An even simpler way to emulate copying is by putting multiple people in the same situation. That leads to various “anthropic problems”, which are well covered in Bostrom’s book. My favorite example of these is Psy-Kosh’s problem.
Another idea that’s equivalent to copying is having powerful agents that can predict your actions, like in Newcomb’s problem, Counterfactual Mugging and some more complicated scenarios that we came up with.

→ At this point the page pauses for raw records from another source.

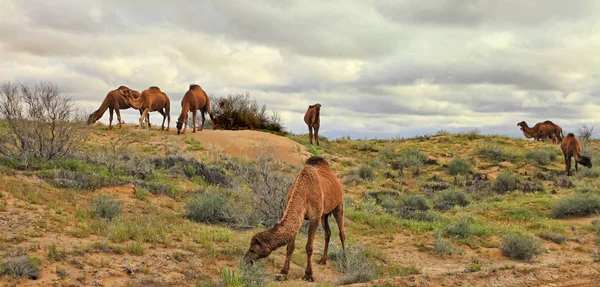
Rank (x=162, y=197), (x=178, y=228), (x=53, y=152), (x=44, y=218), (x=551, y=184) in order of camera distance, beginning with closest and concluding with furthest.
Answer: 1. (x=44, y=218)
2. (x=178, y=228)
3. (x=162, y=197)
4. (x=53, y=152)
5. (x=551, y=184)

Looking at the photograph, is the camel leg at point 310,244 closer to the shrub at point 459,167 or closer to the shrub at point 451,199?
the shrub at point 451,199

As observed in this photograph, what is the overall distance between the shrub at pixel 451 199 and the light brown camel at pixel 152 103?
49.8 feet

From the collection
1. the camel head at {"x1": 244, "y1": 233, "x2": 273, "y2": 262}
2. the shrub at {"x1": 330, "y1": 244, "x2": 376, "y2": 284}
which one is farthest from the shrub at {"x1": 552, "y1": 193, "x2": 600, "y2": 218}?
the camel head at {"x1": 244, "y1": 233, "x2": 273, "y2": 262}

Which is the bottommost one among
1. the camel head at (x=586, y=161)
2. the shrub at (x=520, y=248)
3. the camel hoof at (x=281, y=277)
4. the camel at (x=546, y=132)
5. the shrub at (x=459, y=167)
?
the shrub at (x=520, y=248)

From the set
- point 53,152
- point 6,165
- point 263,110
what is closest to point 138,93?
point 263,110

Can you explain this equivalence?
When a problem involves a predictor that’s predicting your actions, it can often be transformed into another problem that has an indistinguishable copy of you inside the predictor. In some cases, like Counterfactual Mugging, the copy and the original can even receive different evidence, though they are still unable to tell which is which.
There are more complicated scenarios, where the predictor is doing high-level logical reasoning about you instead of running a simulation of you. In simple cases like Newcomb’s Problem, that distinction doesn’t matter, but there is an important family of problems where it matters. The earliest known example is Gary Drescher’s Agent Simulates Predictor. Other examples are Wei Dai’s problem about bargaining and logical uncertainty and my own problem about logical priors. Right now this is the branch of decision theory that interests me most.
Can you formalize the idea of “copying” and show why expected utility maximization fails once I have “copied” myself? I think I understand why Newcomb’s problem is interesting and significant, but in terms of an AI rewriting its source code… well, my brain is changing all the time and I don’t think I have any problems with expected utility maximization.
We can formalize “copying” by using information sets that include more than one node, as I tried to do in this post. Expected utility maximization fails on such problems because your subjective probability of being at a certain node might depend on the action you’re about to take, as mentioned in this thread.
The Absent-Minded Driver problem is an example of such dependence, because your subjective probability of being at the second intersection depends on your choosing to go straight at the first intersection, and the two intersections are indistinguishable to you.